Radfahren, ebenso wie zügiges Gehen, sind Bewegungen, die gut geeignet sind, die Gesundheit zu fördern. Besonders dem Radfahren kommt hier ein besonderer Stellenwert zu, weil Radfahren nicht nur die Ausdauer verbessert und vor allem die Beine kräftigt, sondern zugleich werden auch die Gelenke nicht stark belastet, so dass Radfahren auch Menschen mit Übergewicht empfohlen werden kann. Als “Minimaldosis” für Menschen, die ansonsten inaktiv sind, geht man von 75 Minuten Radfahren pro Woche aus, verteilt auf mehrere Tage. Konkret bedeutet das eine Wegstrecke von sechs Kilometern an mindestens drei Tagen pro Woche mit einem Tempo von etwa 15 Kilometern pro Stunde.

Bei dieser Strecke kann es sich z.B. um den Weg zum Arbeitsplatz und zurück nach Hause handeln. Das ist aus Sicht der Gesundheitsförderung besonders günstig (überhaupt, dass Menschen im Alltag möglichst viel zu Fuß gehen und mit dem Rad fahren, eventuell kombiniert mit öffentlichen Verkehrsmitteln), weil so für das Wohlbefinden und die Gesundheitsförderung keine extra Zeit eingeplant werden muss.

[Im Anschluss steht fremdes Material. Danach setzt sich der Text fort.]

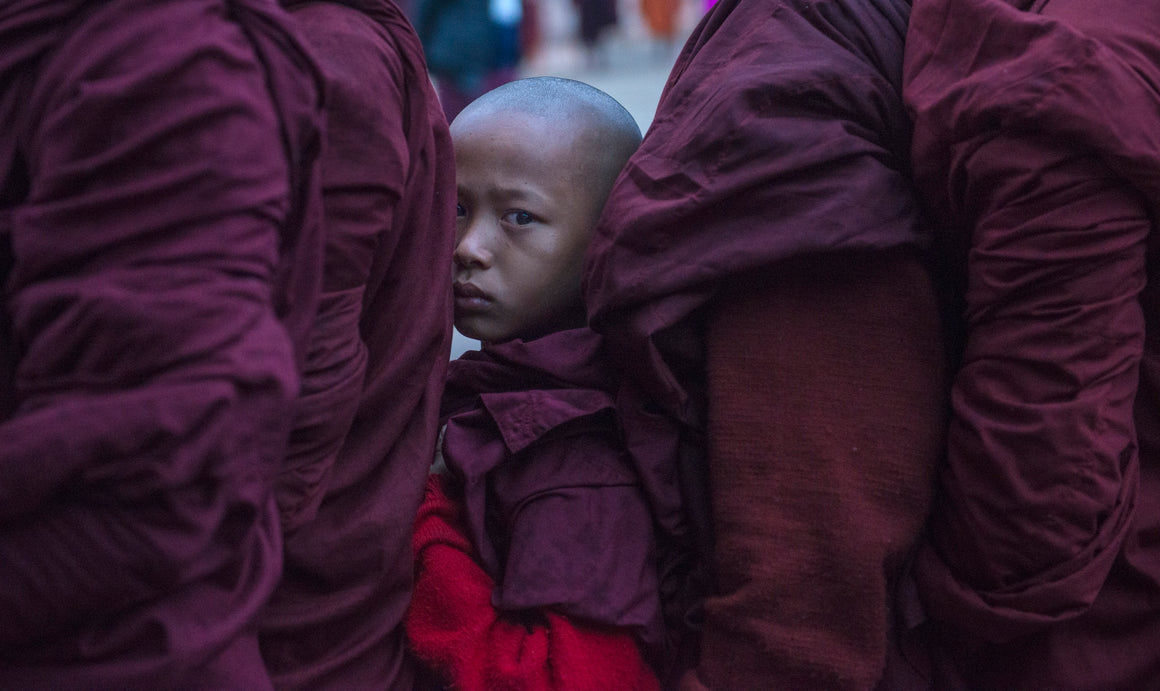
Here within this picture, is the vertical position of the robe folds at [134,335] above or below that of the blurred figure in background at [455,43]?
above

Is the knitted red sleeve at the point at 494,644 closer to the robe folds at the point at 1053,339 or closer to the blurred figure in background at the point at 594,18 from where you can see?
the robe folds at the point at 1053,339

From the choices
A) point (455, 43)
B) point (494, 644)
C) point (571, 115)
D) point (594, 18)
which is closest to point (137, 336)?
point (494, 644)

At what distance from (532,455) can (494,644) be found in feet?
0.80

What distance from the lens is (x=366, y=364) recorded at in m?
1.07

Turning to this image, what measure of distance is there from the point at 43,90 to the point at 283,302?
24 cm

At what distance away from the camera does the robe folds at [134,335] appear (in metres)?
0.75

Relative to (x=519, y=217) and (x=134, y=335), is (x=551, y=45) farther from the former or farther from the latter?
(x=134, y=335)

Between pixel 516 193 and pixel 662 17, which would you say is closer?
pixel 516 193

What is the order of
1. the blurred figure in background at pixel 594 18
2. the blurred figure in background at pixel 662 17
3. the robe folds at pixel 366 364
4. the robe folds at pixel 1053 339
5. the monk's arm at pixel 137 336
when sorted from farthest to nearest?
the blurred figure in background at pixel 662 17 → the blurred figure in background at pixel 594 18 → the robe folds at pixel 1053 339 → the robe folds at pixel 366 364 → the monk's arm at pixel 137 336

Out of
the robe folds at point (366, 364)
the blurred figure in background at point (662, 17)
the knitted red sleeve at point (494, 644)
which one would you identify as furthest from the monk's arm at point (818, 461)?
the blurred figure in background at point (662, 17)

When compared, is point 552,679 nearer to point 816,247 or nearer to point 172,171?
point 816,247

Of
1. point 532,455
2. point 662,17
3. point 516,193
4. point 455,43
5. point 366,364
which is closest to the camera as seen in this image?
point 366,364

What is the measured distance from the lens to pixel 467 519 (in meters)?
1.32

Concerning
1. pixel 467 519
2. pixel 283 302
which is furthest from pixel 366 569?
pixel 283 302
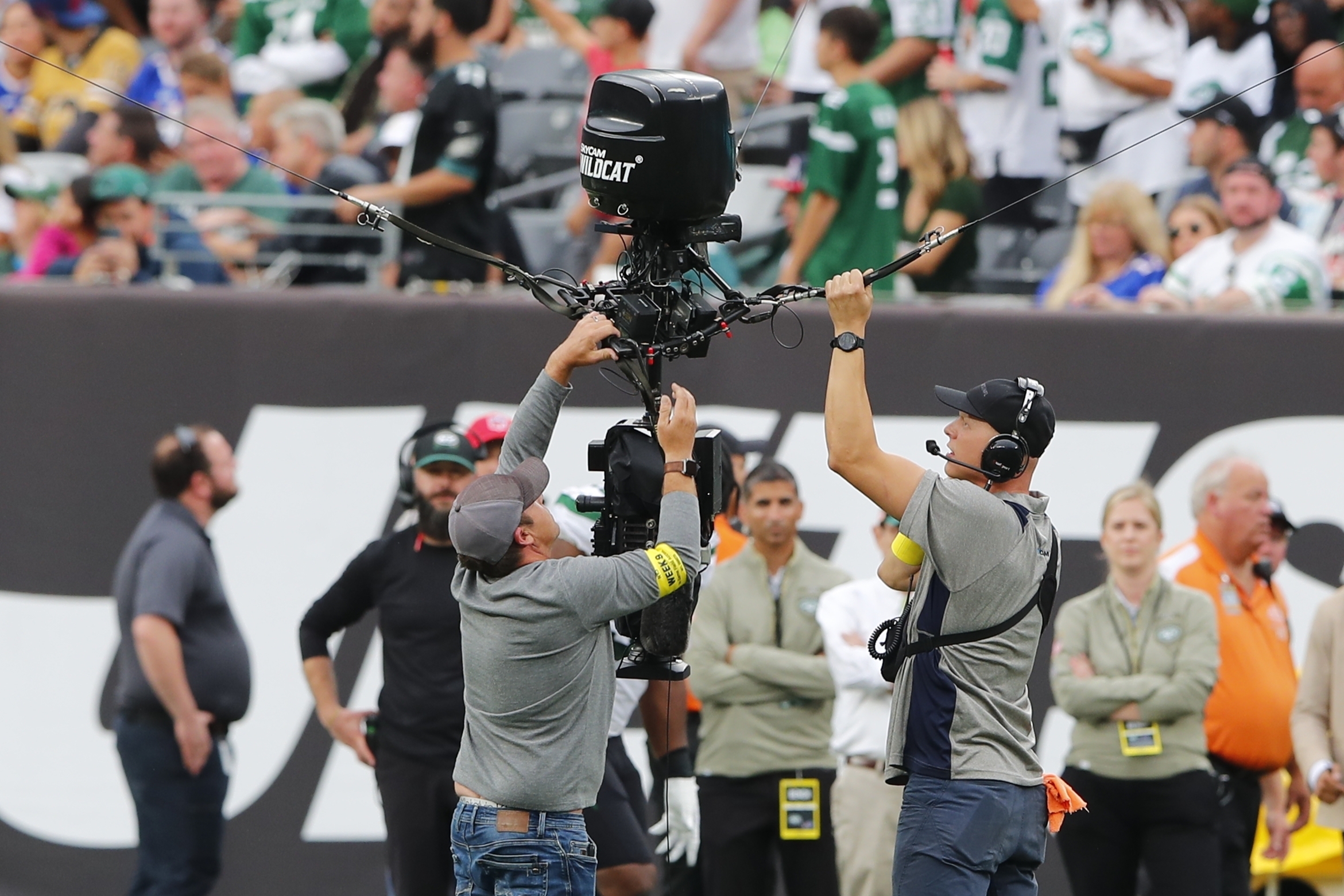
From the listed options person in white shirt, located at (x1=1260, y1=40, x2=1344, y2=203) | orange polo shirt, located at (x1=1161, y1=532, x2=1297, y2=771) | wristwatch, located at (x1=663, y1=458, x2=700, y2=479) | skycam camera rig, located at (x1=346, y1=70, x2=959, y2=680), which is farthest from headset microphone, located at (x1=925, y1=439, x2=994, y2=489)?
person in white shirt, located at (x1=1260, y1=40, x2=1344, y2=203)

Zzugleich wird damit auch die Umwelt geschützt, denn die umweltschädlichen Emissionen werden im Vergleich dazu, dass dieselben Wege mit dem Auto oder Motorrad zurückgelegt werden, reduziert. Laut dem Masterplan Radfahren 2011 (https://www.klimaaktiv.at/dam/jcr:bedfa1d2-246d-43d1-be53-9f50bd56bdcb/Masterplan%20Radfahren.pdf) sind 21 Prozent aller Fahrten mit PKWs in Österreich kürzer als 2,5 Kilometer und 47 Prozent kürzer als 5 Kilometer. Das ergibt (rechnerisch), dass zwei Drittel aller Autofahrten mit dem Rad in maximal 20 Minuten zurückgelegt werden könnten (bei einem gemütlichen Tempo von 15 Kilometern pro Stunde).

Zur Verdeutlichung der Komplexität die drei Ebenen, die für das Projekt von Bedeutung sind:

  • Auf der politischen Ebene ist ein Bekenntnis der EntscheidungsträgerInnen zu gesundheitsfördernden und Umwelt schonenden Formen der Mobilität notwendig.
  • Auf der psychoszialen Ebene geht es darum, bei den Menschen das Bewusstsein für die Vorteile des Fahrradfahrens zu erhöhen – und bei manchen Zielgruppen auch für ein besseres Image des Fahrrads zu sorgen (wer Radfahren als gesund und trendy betrachtet, fährt z.B. eher mit dem Rad als jemand, für den das Fahrrad ein Fortbewegungsmittel für “arme Leute” ist).
  • Von entscheidender Bedeutung ist auch die Ebene der gebauten Umwelt, die dafür zu sorgen hat, dass die Lebenswelten bewegungsförderlich gestaltet werden (entsprechende Stadt-, Raum- und Verkehrsplanung).


Quellen

Anmerkungen

Anmerkungen
1 Zwei Drittel aller europäischen Länder haben bereits nationale Gesundheitsziele formuliert oder sind gerade dabei solche auszuarbeiten.